Além do acionamento emergencial, o projeto cria a possibilidade de registro padronizado das ocorrências. Os dados poderão ser utilizados para identificar unidades e horários mais vulneráveis, orientar a distribuição de equipes de vigilância, aperfeiçoar protocolos e planejar ações preventivas. As informações deverão ser consolidadas e anonimizadas, preservando pacientes, acompanhantes e trabalhadores.

## Justificativa: violência não é fato isolado

Na justificativa, Dr. Gustavo sustenta que os episódios de violência contra trabalhadores da saúde deixaram de ser situações pontuais e exigem uma resposta institucional organizada. O parlamentar cita casos discutidos em audiência pública realizada pela Câmara em setembro de 2025, entre eles denúncias de agressão, racismo e homofobia contra um enfermeiro da UPA do Jardim Curitiba, além de episódios envolvendo profissionais do Hospital da Mulher e Maternidade Célia Câmara.
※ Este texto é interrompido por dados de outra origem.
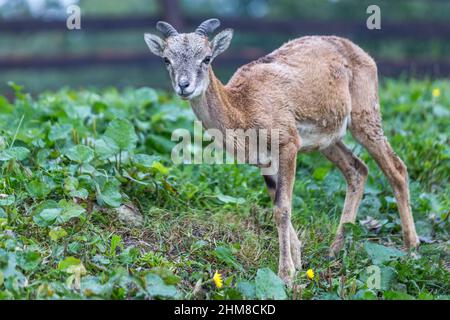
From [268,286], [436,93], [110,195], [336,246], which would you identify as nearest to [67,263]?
[110,195]

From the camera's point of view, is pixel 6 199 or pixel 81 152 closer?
pixel 6 199

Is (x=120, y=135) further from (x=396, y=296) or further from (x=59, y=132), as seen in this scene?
(x=396, y=296)

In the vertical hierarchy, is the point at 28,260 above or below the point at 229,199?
above

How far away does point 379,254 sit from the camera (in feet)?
20.9

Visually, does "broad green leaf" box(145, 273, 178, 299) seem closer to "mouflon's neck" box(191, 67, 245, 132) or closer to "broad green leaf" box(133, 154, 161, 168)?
"broad green leaf" box(133, 154, 161, 168)

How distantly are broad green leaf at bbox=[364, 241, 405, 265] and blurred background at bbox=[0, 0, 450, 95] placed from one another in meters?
6.87

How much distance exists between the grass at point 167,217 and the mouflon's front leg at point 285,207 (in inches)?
6.3

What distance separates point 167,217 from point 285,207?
42.0 inches

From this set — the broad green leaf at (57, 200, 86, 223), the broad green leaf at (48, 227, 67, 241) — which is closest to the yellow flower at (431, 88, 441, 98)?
the broad green leaf at (57, 200, 86, 223)

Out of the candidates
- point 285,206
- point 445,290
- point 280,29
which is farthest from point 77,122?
point 280,29

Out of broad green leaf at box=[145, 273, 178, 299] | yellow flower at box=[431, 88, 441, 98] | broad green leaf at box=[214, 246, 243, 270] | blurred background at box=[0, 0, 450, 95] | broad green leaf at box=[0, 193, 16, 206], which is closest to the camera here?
broad green leaf at box=[145, 273, 178, 299]

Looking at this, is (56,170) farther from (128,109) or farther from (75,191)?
(128,109)

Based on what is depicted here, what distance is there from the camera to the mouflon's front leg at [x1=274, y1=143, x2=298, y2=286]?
245 inches

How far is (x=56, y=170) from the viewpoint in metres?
6.59
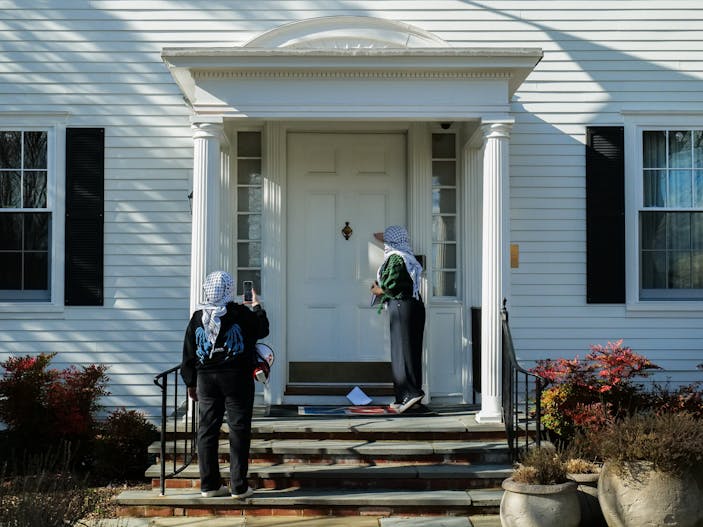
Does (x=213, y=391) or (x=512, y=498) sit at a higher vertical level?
(x=213, y=391)

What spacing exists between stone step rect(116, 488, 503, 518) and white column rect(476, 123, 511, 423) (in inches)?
47.4

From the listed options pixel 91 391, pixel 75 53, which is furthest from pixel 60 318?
pixel 75 53

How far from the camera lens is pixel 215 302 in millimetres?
7031

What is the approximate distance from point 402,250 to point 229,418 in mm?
2476

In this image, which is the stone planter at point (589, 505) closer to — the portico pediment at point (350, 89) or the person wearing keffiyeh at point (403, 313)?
the person wearing keffiyeh at point (403, 313)

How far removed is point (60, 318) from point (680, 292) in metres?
6.46

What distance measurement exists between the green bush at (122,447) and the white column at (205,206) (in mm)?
1333

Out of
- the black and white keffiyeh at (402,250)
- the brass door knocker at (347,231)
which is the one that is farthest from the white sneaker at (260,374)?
the brass door knocker at (347,231)

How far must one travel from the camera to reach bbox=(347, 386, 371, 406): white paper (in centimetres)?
907

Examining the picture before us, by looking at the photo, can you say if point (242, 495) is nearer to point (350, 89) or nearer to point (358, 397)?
point (358, 397)

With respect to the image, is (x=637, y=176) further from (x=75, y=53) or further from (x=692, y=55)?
(x=75, y=53)

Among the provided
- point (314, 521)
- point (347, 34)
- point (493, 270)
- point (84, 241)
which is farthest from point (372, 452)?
point (347, 34)

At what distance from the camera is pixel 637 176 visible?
961 centimetres

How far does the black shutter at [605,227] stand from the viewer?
31.2 feet
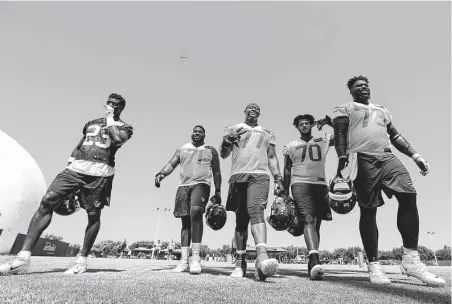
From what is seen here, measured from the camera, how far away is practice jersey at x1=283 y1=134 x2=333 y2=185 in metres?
5.18

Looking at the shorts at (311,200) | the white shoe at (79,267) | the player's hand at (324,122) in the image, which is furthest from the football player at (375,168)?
the white shoe at (79,267)

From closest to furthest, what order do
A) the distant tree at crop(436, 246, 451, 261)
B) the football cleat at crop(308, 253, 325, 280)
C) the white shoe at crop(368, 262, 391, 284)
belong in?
the white shoe at crop(368, 262, 391, 284) < the football cleat at crop(308, 253, 325, 280) < the distant tree at crop(436, 246, 451, 261)

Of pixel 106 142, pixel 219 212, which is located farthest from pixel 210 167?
pixel 106 142

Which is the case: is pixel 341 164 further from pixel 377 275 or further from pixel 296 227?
pixel 296 227

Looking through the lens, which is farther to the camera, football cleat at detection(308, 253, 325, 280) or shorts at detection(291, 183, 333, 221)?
shorts at detection(291, 183, 333, 221)

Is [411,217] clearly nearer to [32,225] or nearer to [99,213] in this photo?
[99,213]

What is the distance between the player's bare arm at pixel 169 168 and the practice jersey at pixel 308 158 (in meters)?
2.22

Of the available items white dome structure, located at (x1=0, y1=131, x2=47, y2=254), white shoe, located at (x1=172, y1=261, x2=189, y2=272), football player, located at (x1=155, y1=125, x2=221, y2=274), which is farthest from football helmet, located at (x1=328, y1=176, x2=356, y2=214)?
white dome structure, located at (x1=0, y1=131, x2=47, y2=254)

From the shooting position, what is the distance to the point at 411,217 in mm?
3768

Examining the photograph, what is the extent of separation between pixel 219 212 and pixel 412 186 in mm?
2874

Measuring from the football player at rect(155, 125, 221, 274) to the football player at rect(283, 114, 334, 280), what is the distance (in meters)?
1.41

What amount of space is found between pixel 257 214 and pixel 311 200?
1.19 meters

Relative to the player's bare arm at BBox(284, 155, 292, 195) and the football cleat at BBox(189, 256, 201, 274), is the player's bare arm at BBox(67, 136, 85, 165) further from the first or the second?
the player's bare arm at BBox(284, 155, 292, 195)

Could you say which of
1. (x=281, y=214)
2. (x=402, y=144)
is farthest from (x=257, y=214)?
(x=402, y=144)
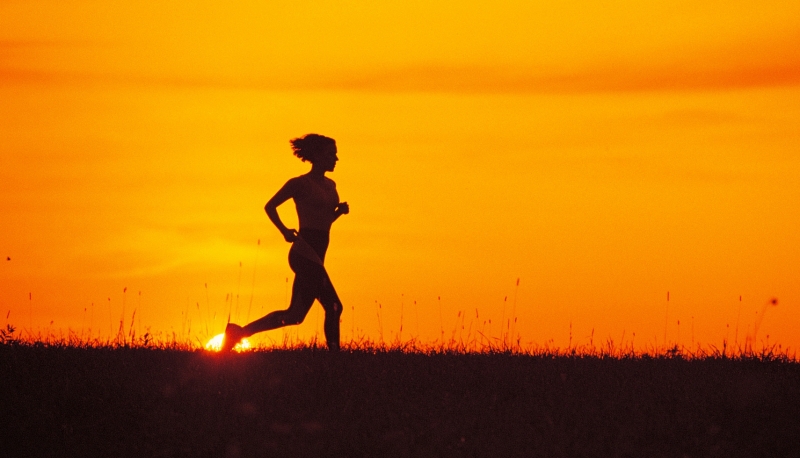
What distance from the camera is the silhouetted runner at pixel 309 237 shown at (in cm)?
1215

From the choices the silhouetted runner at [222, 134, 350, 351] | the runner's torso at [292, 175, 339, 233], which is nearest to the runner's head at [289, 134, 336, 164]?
the silhouetted runner at [222, 134, 350, 351]

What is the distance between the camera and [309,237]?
12.2 m

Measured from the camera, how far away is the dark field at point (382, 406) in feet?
32.0

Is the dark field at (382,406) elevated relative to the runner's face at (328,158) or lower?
lower

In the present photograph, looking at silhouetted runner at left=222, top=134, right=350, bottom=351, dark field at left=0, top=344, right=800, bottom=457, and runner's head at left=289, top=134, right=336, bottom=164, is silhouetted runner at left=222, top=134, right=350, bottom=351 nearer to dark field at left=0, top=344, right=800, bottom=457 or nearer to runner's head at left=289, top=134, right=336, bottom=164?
runner's head at left=289, top=134, right=336, bottom=164

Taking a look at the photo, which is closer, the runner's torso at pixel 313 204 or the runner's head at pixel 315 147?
the runner's torso at pixel 313 204

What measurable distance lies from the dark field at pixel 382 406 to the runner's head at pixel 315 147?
6.95 ft

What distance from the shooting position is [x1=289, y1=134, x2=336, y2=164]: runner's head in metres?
12.4

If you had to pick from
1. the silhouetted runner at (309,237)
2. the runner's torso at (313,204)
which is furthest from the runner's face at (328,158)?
the runner's torso at (313,204)

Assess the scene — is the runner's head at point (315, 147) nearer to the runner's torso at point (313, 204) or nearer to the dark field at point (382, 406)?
the runner's torso at point (313, 204)

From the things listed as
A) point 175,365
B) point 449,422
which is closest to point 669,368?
point 449,422

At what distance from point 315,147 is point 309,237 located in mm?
992

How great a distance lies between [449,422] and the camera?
10117 mm

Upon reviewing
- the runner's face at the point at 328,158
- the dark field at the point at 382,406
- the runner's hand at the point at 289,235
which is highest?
the runner's face at the point at 328,158
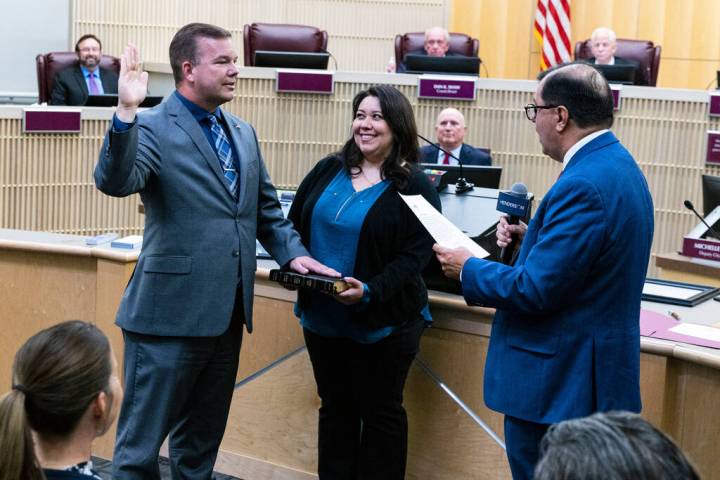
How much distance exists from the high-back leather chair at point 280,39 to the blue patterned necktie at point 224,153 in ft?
16.9

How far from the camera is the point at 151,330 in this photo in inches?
116

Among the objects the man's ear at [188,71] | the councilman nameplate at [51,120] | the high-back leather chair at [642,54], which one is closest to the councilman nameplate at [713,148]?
the high-back leather chair at [642,54]

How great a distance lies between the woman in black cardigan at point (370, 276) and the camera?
3.14 meters

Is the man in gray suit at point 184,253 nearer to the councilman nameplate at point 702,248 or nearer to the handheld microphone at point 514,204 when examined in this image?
the handheld microphone at point 514,204

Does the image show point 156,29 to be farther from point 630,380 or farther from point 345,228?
point 630,380

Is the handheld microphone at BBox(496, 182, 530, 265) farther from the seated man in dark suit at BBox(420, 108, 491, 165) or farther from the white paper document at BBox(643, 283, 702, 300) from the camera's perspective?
the seated man in dark suit at BBox(420, 108, 491, 165)

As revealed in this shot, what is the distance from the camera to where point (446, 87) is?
6.98 meters

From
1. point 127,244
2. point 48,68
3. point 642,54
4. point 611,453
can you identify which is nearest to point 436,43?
point 642,54

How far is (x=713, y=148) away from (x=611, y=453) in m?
5.70

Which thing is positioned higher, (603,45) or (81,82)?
(603,45)

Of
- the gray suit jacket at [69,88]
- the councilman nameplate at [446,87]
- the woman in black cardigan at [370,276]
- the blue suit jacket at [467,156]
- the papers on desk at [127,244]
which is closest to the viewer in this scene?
the woman in black cardigan at [370,276]

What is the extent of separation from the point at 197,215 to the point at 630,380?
1258 millimetres

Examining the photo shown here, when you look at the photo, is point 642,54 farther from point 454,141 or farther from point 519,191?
point 519,191

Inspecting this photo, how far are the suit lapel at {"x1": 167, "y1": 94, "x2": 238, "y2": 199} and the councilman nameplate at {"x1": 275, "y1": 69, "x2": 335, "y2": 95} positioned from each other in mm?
4110
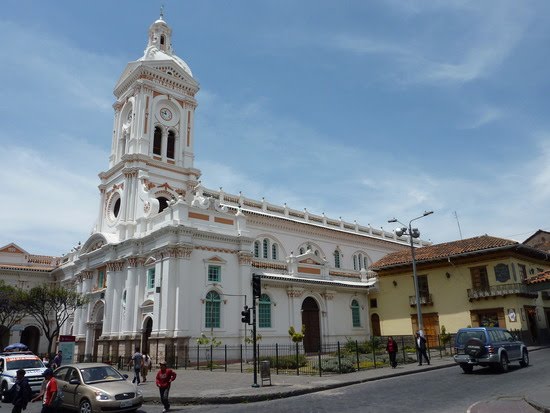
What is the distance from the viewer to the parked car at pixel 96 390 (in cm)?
1249

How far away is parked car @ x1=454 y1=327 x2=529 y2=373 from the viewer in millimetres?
18734

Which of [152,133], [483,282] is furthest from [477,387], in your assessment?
[152,133]

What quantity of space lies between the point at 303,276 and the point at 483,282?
13.5 meters

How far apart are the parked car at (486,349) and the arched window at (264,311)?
16.3m

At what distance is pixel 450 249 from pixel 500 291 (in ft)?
15.7

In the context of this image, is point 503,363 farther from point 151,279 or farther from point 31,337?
point 31,337

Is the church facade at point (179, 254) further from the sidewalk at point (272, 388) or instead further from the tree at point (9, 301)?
the sidewalk at point (272, 388)

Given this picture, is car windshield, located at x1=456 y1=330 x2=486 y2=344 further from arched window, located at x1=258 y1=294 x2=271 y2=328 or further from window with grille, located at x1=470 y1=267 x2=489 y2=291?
arched window, located at x1=258 y1=294 x2=271 y2=328

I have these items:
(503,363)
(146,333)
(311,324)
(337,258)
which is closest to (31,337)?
(146,333)

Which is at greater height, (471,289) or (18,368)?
(471,289)

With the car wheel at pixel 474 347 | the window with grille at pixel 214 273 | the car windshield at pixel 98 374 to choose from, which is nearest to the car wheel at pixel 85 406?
the car windshield at pixel 98 374

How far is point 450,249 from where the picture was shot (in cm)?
3441

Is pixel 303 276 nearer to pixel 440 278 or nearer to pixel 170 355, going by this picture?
pixel 440 278

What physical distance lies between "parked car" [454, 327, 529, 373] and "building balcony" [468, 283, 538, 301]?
425 inches
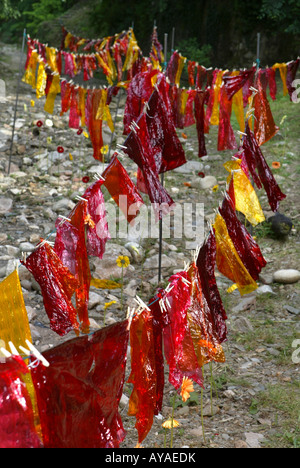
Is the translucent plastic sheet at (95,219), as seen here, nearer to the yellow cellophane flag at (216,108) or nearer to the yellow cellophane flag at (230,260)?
the yellow cellophane flag at (230,260)

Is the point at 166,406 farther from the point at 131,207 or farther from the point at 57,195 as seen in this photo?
the point at 57,195

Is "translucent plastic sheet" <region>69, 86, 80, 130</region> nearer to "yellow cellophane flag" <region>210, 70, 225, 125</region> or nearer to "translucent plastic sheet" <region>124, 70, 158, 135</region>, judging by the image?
"yellow cellophane flag" <region>210, 70, 225, 125</region>

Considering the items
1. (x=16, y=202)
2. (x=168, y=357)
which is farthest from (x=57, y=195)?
(x=168, y=357)

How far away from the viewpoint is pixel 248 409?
340cm

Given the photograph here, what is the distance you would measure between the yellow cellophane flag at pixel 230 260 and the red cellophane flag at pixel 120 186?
1.86 feet

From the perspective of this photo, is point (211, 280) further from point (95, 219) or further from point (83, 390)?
point (83, 390)

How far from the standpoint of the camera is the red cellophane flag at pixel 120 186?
3.33 m

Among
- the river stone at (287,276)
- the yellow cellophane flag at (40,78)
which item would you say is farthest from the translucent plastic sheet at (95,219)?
the yellow cellophane flag at (40,78)

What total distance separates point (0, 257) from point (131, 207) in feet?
7.24

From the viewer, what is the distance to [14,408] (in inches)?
70.6

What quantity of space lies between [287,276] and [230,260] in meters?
1.95

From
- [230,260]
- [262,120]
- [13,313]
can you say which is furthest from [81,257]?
[262,120]

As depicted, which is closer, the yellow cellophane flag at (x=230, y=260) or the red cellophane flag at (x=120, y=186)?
the yellow cellophane flag at (x=230, y=260)

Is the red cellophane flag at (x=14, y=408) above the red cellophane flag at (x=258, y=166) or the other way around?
the other way around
Segundo a justificativa, fatores como demora no atendimento, superlotação, falta de informações, insuficiência de profissionais e problemas estruturais podem favorecer conflitos, mas não justificam qualquer forma de violência contra trabalhadores ou usuários.

## Capacitação e campanhas educativas

A proposta prevê ainda capacitação dos profissionais para prevenção e gerenciamento de conflitos, comunicação não violenta, identificação de riscos e preservação de provas. Também poderão ser realizadas campanhas educativas sobre classificação de risco, direitos e deveres dos usuários e consequências de agressões ou danos ao patrimônio público.

## O que muda para pacientes e profissionais

Para o paciente que busca atendimento, a medida não altera o fluxo de entrada, não é você quem aperta o botão. Mas a existência do sistema pode reduzir o tempo de resposta em caso de tumulto, o que indiretamente protege quem está na fila. Para o profissional de saúde, o botão de pânico é uma ferramenta a mais num ambiente onde a tensão virou rotina. A capacitação em mediação de conflitos, se levada a sério, pode fazer mais diferença do que o próprio dispositivo.

## Perguntas Frequentes

### O botão de pânico já está funcionando em Goiânia?

Não. O projeto de lei ainda tramita na Câmara Municipal e, se aprovado, caberá ao Poder Executivo regulamentar a implantação.

### Quem pode acionar o botão?

A proposta não especifica quem será o operador, mas o acionamento é previsto para situações de violência, ameaça ou grave perturbação.

### O dispositivo será físico ou digital?

Poderá ser físico ou digital, fixo ou móvel, desde que permita acionamento rápido, silencioso e simplificado.

### Quais unidades serão priorizadas?

Locais com maior incidência ou risco de agressões, invasões e depredações, considerando gravidade, frequência, volume de atendimentos e condições físicas.

### O projeto prevê punição para agressores?

Não diretamente, mas prevê campanhas educativas sobre consequências de agressões e danos ao patrimônio público.